When studying, I have always been thinking of holidays. Now, I am having my 4months holiday. Yeah, it sounds like paradise... But up to today, after days of boredom, I just realised that I have stopped going to college for just 8days. 8DAYS!!! and I am feeling sooooooo bored at home. I did meet my friends, on the first two days of holidays but the remaining 6days were just dull!!!
Felt great when exams were over, but at the same time worrying for the results. Hope that it would turn out well. After criminal law paper, KJ and I decided to go for a movie. However, See Wan called me right after my exams, and told me that she is in Help. She wants to see me, and I have to be a tour guide. So yeah, I did... It was a short tour, but main point is I get to meet up with her. Then we took a bus over to main campus to meet up with KJ.

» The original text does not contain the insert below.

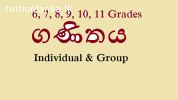 ගණිතය Individual & Group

Three of us went over to Mid Valley right after that. Throughout that whole journey, KJ, as usual... teased me!!! and See Wan talked to him about football. The glory of Man-U. Both KJ and I were feeling super hungry and KJ said he wanted to eat ramen. See Wan introduced to us a shop, OH SUSHI which was claimed to be famous for their ramen. I bet KJ agrees with me that that was the worst ramen we have ever tasted. Lolz. After eating, we loitered around until See Wan decided to go home. So, both KJ and I decided to watch a movie. We chose Iron Man, though we watched it before. I agree with him, Robert Downey Jr looks cool, especially the part where he said "Jericho". The day did not end without a funny incident. Both KJ and I learned a new language. Haha... He knows what I meant. Gosh, that day was really embarassing. I have never experienced that before. Thank God, nobody that we knew saw us.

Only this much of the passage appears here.